Today’s highlight:
On April 13, 1861, Fort Sumter in South Carolina fell as the Union commander, Maj. Robert Anderson, agreed to surrender in the face of the Confederates’ relentless bombardment.
On this date:
In 1598, King Henry IV of France endorsed the Edict of Nantes, which
granted rights to the Protestant Huguenots. (The edict was abrogated in 1685 by King Louis XIV, who declared France entirely Catholic again.)
In 1742, Handel’s “Messiah” was first performed publicly, in Dublin, Ireland.
In 1743, the third president of the United States, Thomas Jefferson, was born in Shadwell in the Virginia Colony.
In 1860, the Pony Express completed its inaugural run from St. Joseph, Mo. to Sacramento, Calif. in 10 days.
In 1943, President Franklin D. Roosevelt dedicated the Jefferson Memorial.
In 1958, Van Cliburn of the United States won the first International Tchaikovsky Competition for piano in Moscow; Russian Valery Klimov won the violin competition.
In 1960, the U.S. Navy’s Transit 1B navigational satellite was successfully launched into orbit.

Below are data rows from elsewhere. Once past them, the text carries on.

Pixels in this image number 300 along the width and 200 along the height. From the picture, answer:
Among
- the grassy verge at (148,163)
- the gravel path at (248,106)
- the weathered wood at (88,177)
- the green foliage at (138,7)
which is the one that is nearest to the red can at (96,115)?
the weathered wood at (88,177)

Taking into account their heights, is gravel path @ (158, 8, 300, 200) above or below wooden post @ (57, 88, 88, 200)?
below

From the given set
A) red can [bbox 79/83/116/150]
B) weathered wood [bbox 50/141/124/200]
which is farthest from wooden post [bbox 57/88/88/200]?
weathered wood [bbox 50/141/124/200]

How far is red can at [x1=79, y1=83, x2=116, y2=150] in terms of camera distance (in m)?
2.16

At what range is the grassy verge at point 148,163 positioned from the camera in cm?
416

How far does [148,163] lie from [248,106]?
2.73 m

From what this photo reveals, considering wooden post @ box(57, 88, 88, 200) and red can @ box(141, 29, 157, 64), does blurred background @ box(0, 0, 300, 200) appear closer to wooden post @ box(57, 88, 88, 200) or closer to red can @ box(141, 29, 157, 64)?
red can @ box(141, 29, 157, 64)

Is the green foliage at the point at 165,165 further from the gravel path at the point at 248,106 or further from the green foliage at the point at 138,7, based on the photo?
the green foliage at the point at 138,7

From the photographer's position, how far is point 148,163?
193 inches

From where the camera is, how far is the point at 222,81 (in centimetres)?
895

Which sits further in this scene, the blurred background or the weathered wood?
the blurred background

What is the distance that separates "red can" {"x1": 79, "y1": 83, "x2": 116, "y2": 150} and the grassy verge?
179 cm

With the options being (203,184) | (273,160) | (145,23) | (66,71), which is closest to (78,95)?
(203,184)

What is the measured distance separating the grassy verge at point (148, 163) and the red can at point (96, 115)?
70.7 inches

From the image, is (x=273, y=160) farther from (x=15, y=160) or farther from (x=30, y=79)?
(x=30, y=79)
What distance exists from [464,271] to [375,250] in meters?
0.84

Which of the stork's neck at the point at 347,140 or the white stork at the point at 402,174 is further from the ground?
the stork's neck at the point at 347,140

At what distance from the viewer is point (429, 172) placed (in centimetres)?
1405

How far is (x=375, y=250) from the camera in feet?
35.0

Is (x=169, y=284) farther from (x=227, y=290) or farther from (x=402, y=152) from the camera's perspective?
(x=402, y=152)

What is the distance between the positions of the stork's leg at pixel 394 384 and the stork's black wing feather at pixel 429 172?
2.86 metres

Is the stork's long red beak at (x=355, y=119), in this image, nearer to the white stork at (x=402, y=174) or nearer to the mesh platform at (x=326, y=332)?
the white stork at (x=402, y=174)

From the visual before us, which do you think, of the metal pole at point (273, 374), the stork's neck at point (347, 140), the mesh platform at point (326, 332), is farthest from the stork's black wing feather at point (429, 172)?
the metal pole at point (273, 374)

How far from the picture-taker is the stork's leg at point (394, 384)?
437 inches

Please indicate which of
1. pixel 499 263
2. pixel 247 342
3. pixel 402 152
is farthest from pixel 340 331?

In 1970, Apollo 13, four-fifths of the way to the moon, was crippled when a tank containing liquid oxygen burst.
In 1981, Washington Post reporter Janet Cooke received a Pulitzer Prize for her feature about an 8-year-old heroin addict named “Jimmy”; however, Cooke relinquished the prize two days later, admitting she’d fabricated the story.
In 1986, Pope John Paul II visited the Great Synagogue of Rome in the first recorded papal visit of its kind to a Jewish house of worship.